All the tribes kept records.

(Note that this has implications that there is more scripture not yet delivered to us, which is confirmed through the teachings of modern prophets that we could get more scripture if all the covenant people would read and study what we have thus far.)

Nephi explains it as the records of each people being for them to learn their lessons through their own experiences, so each people need their own record because they have their own history and lessons.  “What do the Gentiles mean (understand)?
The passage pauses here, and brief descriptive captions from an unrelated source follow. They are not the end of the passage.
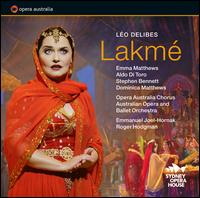 L�o Delibes: Lakm� - Adrian Tamburini (vocals); Aldo Di Toro (vocals); Angela Brun (vocals); Benjamin Rasheed (vocals);...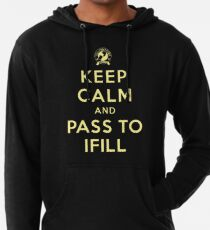 Keep Calm, Pass to Ifill (Yellow) Lightweight Hoodie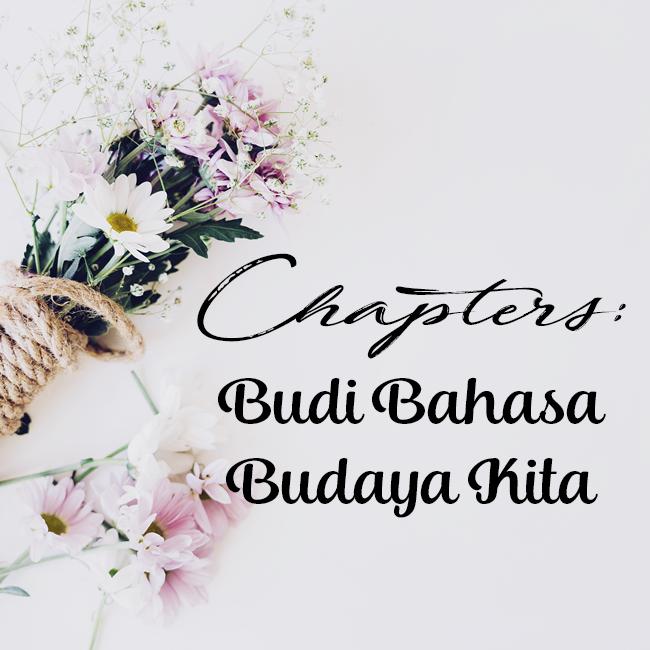 Chapter 15 Budi Bahasa Budaya Kita Chapters
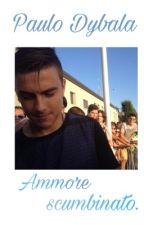 Ammore scumbinato; Paulo Dybala by givemepvrpose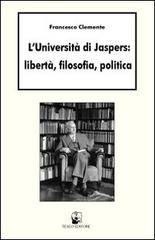 Filosofia e Università. Tra Heidegger e Jaspers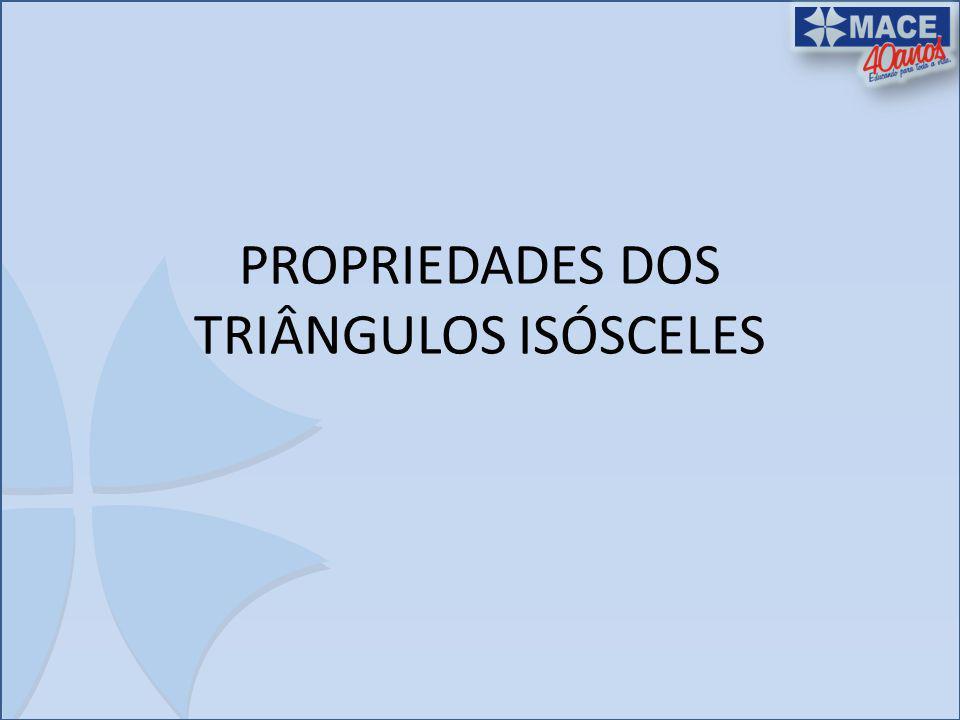 PROPRIEDADES DOS TRIÂNGULOS ISÓSCELES
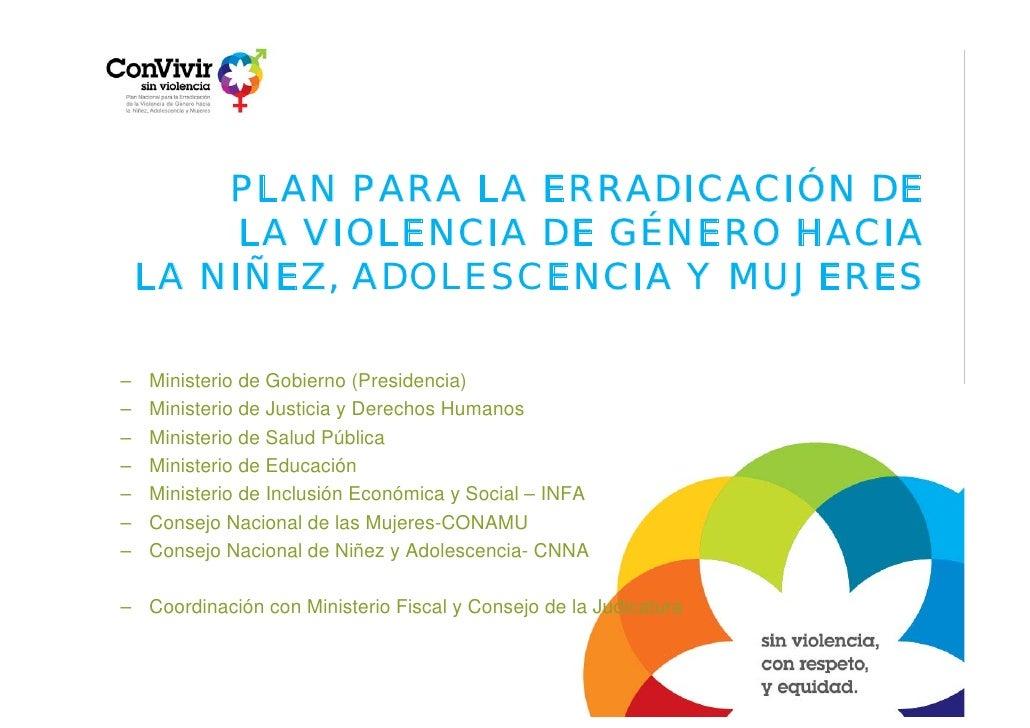 PLAN PARA LA ERRADICACIÓN DE          LA VIOLENCIA DE GÉNERO HACIA     LA NIÑEZ, ADOLESCENCIA Y MUJERES  –   Ministerio de...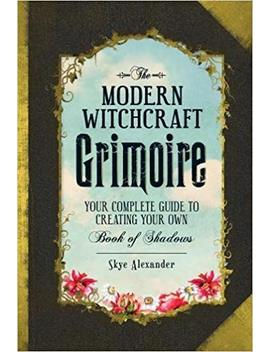 The Modern Witchcraft Grimoire: Your Complete Guide To Creating Your Own Book Of Shadows by Skye Alexander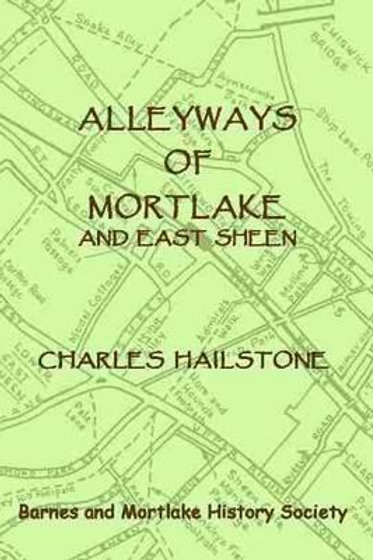 Alleyways of Mortlake and East Sheen       by Charles Hailstone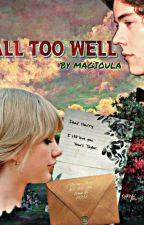 All Too Well [h.s.] au by magioula
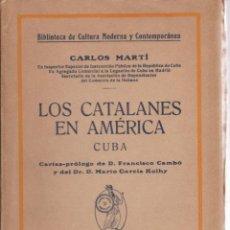 Libros antiguos: LIBRO ... LOS CATALANES EN AMÉRICA - CUBA - CARLOS MARTÍ - EDITORIAL MINERVA. Lote 269139043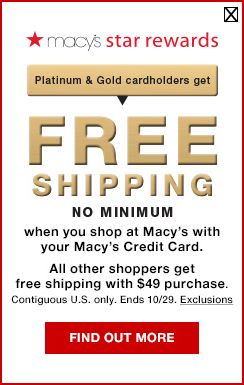 macys star rewards. platinum and gold cardholders get free shipping no minimum when you shop at macys with your macys credit card. all other shoppers get free shipping with $49 purchase. contiguous united states only. ends october 29th.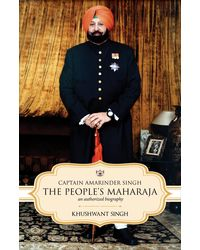 Captain Amarinder Singh: The People's Maharaja- An Authorized Biography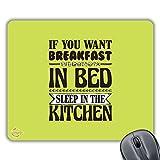 CP362se vuoi la colazione a letto Sleep in the Kitchen novelty Gift stampato PC computer portatile del mouse pad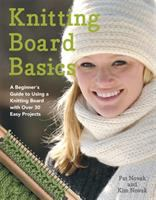 Knitting board basics : a beginner's guide to using a knitting board with over 30 easy projects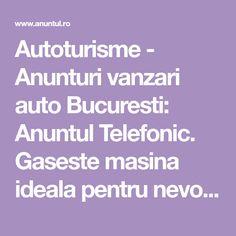 Autoturisme - Anunturi vanzari auto Bucuresti: Anuntul Telefonic. Gaseste masina ideala pentru nevoile tale. Obtine o oferta buna de pret. Mai multe pe site. Motorbikes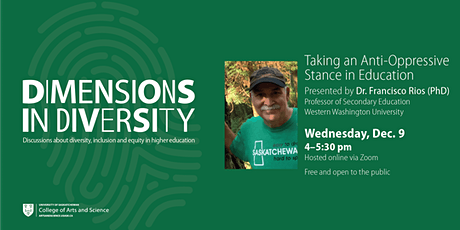 Dr. Francisco Rios Presents: Taking an Anti-Oppressive Stance in Education tickets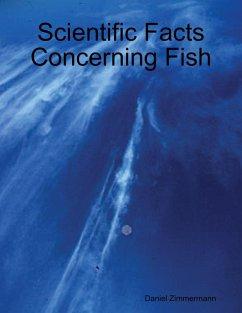 Scientific Facts Concerning Fish (eBook, ePUB) - Zimmermann, Daniel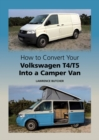 How to Convert Your Volkswagen T4/T5 into a Camper Van - Book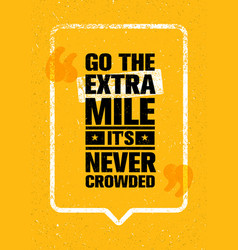 Go the extra mile it is never crowded inspiring vector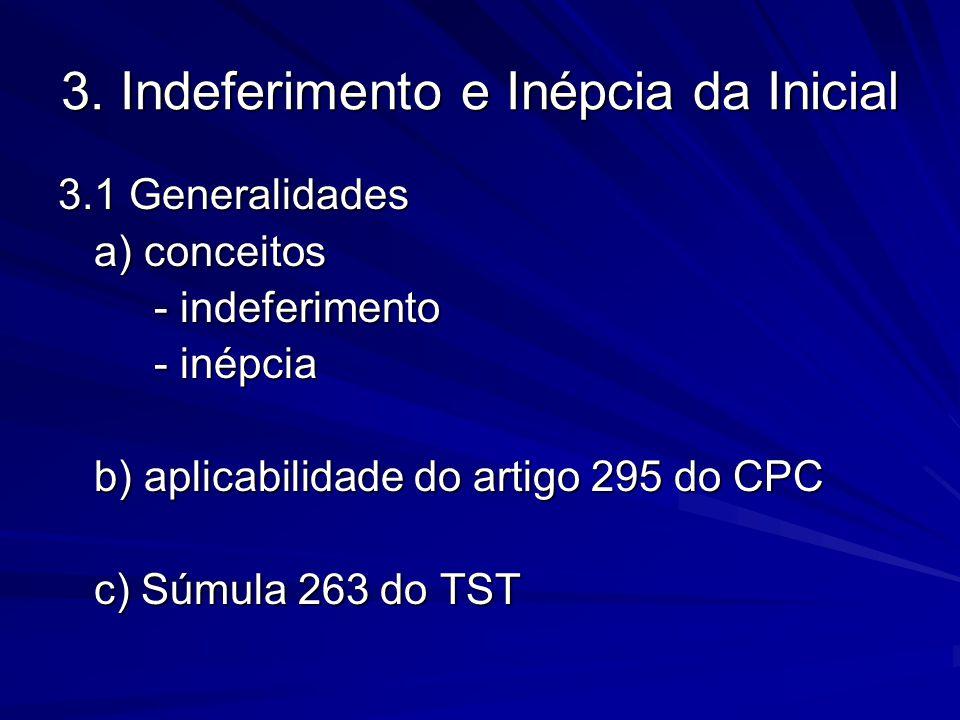 3. Indeferimento e Inépcia da Inicial 3.1 Generalidades a) conceitos - indeferimento - inépcia b) aplicabilidade do artigo 295 do CPC c) Súmula 263 do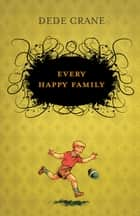 Every Happy Family ebook by Dede Crane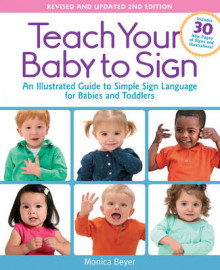 Teach Your Baby to Sign, Revised and Updated 2nd Edition av Monica Beyer (Heftet)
Do they remember the travails, and the labors, and the pains of the Jews?” (verse 4)  Of course they cannot; it is a rhetorical question.  The other peoples need their own records, because it is how God worked amongst them specifically.

But it is the same God, and so the same lessons and principles are taught, and everything points to Christ.

But all people everywhere are Heavenly Father’s children, and He loves all of them, and wants all of them to succeed.  So all people need access to Scriptures in order to learn about them, and all people need to keep their own record of how the Lord worked in the lives of their people.

“Know ye not that there are more nations than one?  Know ye not that I, the Lord your God, have created all men?” (verse 7).

Many people, same God.

Many records of the different experiences of (with) the same Christ.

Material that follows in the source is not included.